Prior to the development of computers, intellectual property could be protected by trademarks, copyright laws, and patents. These classifications proved robust and effective up until the emergence of software applications. Software, unlike anything seen before, is a written programing language that results in a function or utility. Thus, it makes sense that one could copyright the contents of their code, and patent the functionality of their software tool. As some examples, Mario is a copyrighted character in Nintendo games, and the functionality of the Excel spreadsheet is patented under Microsoft.

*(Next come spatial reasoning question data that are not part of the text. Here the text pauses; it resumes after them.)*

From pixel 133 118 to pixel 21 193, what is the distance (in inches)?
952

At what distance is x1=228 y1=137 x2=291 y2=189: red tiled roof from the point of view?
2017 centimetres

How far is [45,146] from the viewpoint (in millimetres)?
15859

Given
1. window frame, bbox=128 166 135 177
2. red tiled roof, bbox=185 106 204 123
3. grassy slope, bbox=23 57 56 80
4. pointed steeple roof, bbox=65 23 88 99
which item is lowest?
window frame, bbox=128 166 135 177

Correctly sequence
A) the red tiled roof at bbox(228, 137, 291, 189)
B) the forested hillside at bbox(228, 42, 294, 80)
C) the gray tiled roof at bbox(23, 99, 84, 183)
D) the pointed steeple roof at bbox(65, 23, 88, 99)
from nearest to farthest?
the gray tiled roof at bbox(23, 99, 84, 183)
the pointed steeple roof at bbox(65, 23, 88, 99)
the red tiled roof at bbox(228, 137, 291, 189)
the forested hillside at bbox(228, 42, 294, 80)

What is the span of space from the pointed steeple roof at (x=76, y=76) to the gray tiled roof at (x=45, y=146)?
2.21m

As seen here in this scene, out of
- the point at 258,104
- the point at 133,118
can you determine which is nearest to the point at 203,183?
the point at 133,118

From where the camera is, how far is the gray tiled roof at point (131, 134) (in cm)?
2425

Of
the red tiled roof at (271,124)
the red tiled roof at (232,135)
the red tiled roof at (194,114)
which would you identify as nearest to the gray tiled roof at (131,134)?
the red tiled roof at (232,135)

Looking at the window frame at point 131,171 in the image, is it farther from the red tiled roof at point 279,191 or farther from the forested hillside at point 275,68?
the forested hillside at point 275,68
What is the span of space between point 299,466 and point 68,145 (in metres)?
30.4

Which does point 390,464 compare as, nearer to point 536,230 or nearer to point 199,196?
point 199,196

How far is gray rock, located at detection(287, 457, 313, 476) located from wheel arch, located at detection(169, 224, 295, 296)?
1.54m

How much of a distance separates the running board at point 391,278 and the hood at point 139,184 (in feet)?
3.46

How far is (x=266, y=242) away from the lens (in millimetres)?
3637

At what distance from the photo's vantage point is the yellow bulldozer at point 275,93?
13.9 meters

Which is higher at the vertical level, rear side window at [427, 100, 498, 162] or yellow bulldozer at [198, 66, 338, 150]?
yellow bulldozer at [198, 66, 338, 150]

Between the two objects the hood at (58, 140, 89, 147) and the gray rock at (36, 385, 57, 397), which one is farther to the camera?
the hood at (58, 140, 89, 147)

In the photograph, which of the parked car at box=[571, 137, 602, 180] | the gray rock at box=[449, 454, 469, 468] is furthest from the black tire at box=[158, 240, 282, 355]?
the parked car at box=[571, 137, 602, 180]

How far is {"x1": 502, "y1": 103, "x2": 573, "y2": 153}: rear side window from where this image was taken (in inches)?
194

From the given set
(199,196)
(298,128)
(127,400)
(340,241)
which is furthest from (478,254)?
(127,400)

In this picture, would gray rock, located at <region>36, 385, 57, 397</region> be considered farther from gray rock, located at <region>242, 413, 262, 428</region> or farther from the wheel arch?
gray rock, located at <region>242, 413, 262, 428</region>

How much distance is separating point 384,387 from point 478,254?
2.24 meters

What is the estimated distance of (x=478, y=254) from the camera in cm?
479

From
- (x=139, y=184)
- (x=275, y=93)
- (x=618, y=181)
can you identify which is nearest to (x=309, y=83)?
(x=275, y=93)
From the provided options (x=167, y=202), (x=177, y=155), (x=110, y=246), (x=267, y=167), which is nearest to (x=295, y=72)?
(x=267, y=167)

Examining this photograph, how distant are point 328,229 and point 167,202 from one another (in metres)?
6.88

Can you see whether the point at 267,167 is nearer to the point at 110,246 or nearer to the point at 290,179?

People studying intellectual property rights in synthetic biology quickly realized that the closest example from which to draw a conclusion would be software. Software is similar to synthetic biology for multiple reasons; namely, developers (or researchers) create programs (or biological parts) that code for high level functions (such as transcriptional regulation). Therefore, today many of the intellectual property rights that define synthetic biology are drawn from software laws. As we compare intellectual property in synthetic biology to that in software, it is important to be aware of the differences between the two, the most important being that you can patent both DNA and software code for its function, but you cannot copyright DNA code, as you could for a piece of software. The patent system that has served to protect software for decades was adopted to protect intellectual properties in synthetic biology. This worked in protecting ideas like the genetic toggle switch, or the kill gene in Gateway Assembly, both of which were patented.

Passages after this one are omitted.